While the Justice Department officials says no final decisions have been made on any such legislation, spokeswoman Barbara Comstock acknowledged the department is "continually considering anti-terrorism measures and would be derelict if we were not doing so."

Comstock, however, lied when asked about the draft, saying it was "internal only" and had not been sent to the Hill. Sources for both Senate Majority Leader Bill Frist and House Speaker Dennis Hastert, however, confirmed Friday they do have a copy of the draft and a January 10, 2003 "control sheet" for the Justice Department's Office of Legislative Affairs confirms the draft was sent to both House and Senate Leadership.

The original Patriot Act, passed by Congress in the weeks following the Sept. 11, 2001, terror attacks, gave the government broad new anti-terrorism powers to use wiretaps, electronic and computer eavesdropping, searches and the authority to obtain a wide range of other information in it's investigations. It also broke down the traditional wall between FBI investigators and intelligence agents.

According to the Center for Public Integrity, the draft expansion of the Patriot Act would be called the Domestic Security Enhancement Act of 2003.

Among other things, it would prohibit disclosure of information regarding people detained as terrorist suspects and prevent the Environmental Protection Agency from distributing "worst-case scenario" information to the public about a nearby private company's use of chemicals.

In addition, the measure would create a DNA database of "suspected terrorists;" force suspects to prove why they should be released on bail, rather than have the prosecution prove why they should be held; and allow the deportation of U.S. citizens who become members of or help terrorist groups.

"It really is a broadening and a deepening of the government's powers," said Charles Lewis, executive director of the Center for Public Integrity.

Dr. David Cole, Georgetown University Law professor and author of Terrorism and the Constitution, reviewed the draft legislation and says it “raises a lot of serious concerns. It’s troubling that they have gotten this far along and they’ve been telling people there is nothing in the works.”

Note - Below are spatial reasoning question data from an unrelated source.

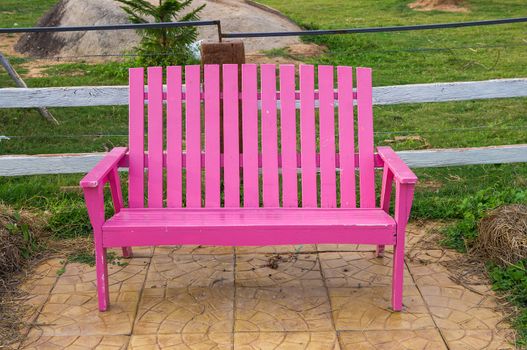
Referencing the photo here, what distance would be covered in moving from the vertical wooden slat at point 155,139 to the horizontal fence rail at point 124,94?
769 mm

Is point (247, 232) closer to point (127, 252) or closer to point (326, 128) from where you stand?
point (326, 128)

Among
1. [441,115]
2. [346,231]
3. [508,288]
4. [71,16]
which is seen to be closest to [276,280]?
[346,231]

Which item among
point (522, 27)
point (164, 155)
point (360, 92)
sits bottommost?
point (522, 27)

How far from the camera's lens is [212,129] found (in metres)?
4.16

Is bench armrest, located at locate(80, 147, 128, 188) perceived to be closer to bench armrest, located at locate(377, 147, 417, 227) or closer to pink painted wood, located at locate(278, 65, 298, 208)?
pink painted wood, located at locate(278, 65, 298, 208)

The proposed law, he adds, “would radically expand law enforcement and intelligence gathering authorities, reduce or eliminate judicial oversight over surveillance, authorize secret arrests, create a DNA database based on unchecked executive ‘suspicion,’ create new death penalties, and even seek to take American citizenship away from persons who belong to or support disfavored political groups.”

Congressional aides said they had not been consulted by the Justice Department on the development of such a bill. However, several aides have said they considered it likely that the Bush administration would propose some changes this year.

Rep. John Conyers of Michigan, top Democrat on the House Judiciary Committee, said the legislation "turns the Bill of Rights completely on its head."

"This draft bill constitutes yet another egregious blow to our citizens' civil liberties," Conyers said. "Among other things, the Bush administration now wants to imprison suspects before they are tried and create DNA databases of lawful residents who have committed no crime."